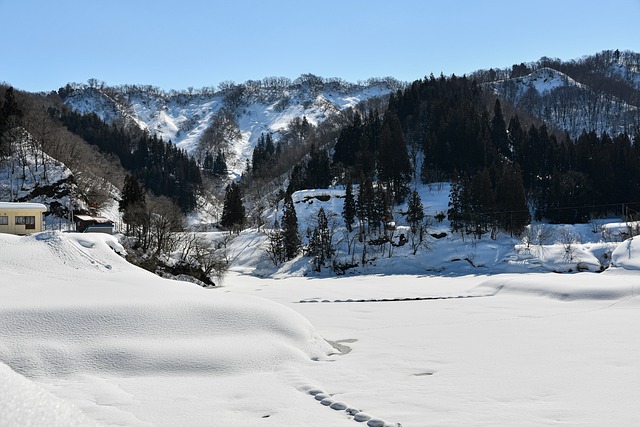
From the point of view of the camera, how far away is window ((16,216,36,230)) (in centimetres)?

* * *

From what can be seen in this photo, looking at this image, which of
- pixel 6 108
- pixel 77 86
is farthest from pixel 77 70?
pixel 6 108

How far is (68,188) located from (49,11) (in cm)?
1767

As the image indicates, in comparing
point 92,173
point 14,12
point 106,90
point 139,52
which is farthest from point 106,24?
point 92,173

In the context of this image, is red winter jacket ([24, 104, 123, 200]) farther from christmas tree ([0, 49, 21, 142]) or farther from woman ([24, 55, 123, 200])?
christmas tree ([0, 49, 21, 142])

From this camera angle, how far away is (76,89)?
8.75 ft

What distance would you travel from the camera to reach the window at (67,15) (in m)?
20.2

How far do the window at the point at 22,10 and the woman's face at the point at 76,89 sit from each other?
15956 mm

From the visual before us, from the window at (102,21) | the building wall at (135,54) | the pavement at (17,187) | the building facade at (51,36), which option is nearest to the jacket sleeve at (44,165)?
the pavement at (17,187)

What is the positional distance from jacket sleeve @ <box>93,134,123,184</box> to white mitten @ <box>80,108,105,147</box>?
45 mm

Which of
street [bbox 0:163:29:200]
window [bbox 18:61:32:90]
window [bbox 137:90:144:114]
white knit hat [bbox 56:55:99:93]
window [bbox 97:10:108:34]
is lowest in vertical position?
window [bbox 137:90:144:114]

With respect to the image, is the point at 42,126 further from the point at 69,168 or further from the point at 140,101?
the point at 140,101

Required task
Gather every line in the rows above that contains the string "this". Letter case matters.

Reply
From what can be seen in this photo, looking at this image, which of
In the context of this image, is red winter jacket ([24, 104, 123, 200]) farther from christmas tree ([0, 49, 21, 142]) or farther from woman ([24, 55, 123, 200])?
From this camera angle, how far away is (76,89)?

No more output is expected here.